Total reality experience in the United Kingdom

Alien War logo for 2007

Alien War London logo

Alien War was a "total reality" experience in the United Kingdom that originally opened at the Arches in Glasgow in April 1992 themed around the Alien series of films. Created by John Gorman and Gary Gillies, the attraction had a short run as a mobile event at various exhibition centres in the UK (including the Bournemouth International Centre and the Aberdeen Exhibition and Conference Centre). On 15 October 1993 it opened in the basement of the Trocadero centre in London. The permanent attraction in London closed after a flood in August 1996 and was never reopened. It made a short return between December 1999 and January 2000 in the Scottish Exhibition and Conference Centre in Glasgow in a modified form.

== Technology ==
The marines originally carried blank firing pistols. For Alien War London, an innovative electronic system called Soundfire was developed to allow the weapons to sound like those used in the film Aliens. The system consisted of M41A pulse rifles with infrared transmitters and small strobe lights (to simulate muzzle flash). When the trigger is pulled a signal is transmitted to receivers hidden in the set. A central computer then plays gunfire sound effects to speakers in the correct area of the set. The method of producing the effect was entirely different from how it would be imagined the weapons would discharge. The strobe lights also resembled blue camera flashes, and did not resemble a muzzleflash. The system also played other sound effects such as the Alien sounds and suffered teething troubles in the first months after opening meaning that the blank firing pistols had to be used for most early shows.
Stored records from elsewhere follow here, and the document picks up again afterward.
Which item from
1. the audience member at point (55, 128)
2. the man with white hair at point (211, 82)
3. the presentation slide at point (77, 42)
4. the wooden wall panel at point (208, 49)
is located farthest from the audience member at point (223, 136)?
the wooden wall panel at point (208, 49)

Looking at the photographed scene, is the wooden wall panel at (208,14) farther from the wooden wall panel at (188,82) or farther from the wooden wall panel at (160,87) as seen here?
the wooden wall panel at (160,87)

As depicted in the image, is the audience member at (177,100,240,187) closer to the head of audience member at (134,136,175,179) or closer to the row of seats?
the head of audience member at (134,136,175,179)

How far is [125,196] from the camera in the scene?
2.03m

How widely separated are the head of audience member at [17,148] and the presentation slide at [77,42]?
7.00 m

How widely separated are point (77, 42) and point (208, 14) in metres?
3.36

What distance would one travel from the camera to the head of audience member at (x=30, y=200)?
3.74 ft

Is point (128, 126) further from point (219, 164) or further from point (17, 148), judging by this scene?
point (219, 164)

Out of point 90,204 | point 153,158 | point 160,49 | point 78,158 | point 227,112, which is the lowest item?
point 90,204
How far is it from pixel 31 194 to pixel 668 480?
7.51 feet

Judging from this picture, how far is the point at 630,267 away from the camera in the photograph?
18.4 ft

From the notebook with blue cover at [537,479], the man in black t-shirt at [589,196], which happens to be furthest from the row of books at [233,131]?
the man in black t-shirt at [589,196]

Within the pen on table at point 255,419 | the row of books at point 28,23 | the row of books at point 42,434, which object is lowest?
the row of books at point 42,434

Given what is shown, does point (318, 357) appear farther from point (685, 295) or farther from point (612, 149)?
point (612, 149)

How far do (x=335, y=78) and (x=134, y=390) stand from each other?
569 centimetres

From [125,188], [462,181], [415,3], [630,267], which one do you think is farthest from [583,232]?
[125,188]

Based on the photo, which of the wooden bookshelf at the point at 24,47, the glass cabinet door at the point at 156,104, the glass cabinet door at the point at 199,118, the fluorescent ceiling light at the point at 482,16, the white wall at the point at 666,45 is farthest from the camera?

The show was seen in various guises and briefly featured an actor dressed as the Predator for a spell prior to it closing in Glasgow.

== Alien War 2008 ==

Alien War (now called Alien Wars) opened at its original home at the Arches Glasgow on 6 December 2008 and ran until 30 August 2009 in a modified format that is unrelated to the 20th Century Fox film series. It opened in Liverpool at Wirral's spaceport and ran until March 2010.

A number of exhibits from Alien War and the associated Movie Magic Exhibition, Glasgow, were acquired by IDEAS, the Edinburgh-based design consultancy, intended for inclusion within the UFO Land, Sci-Fi Museum, part of the Zenith Project and Scarborough Council.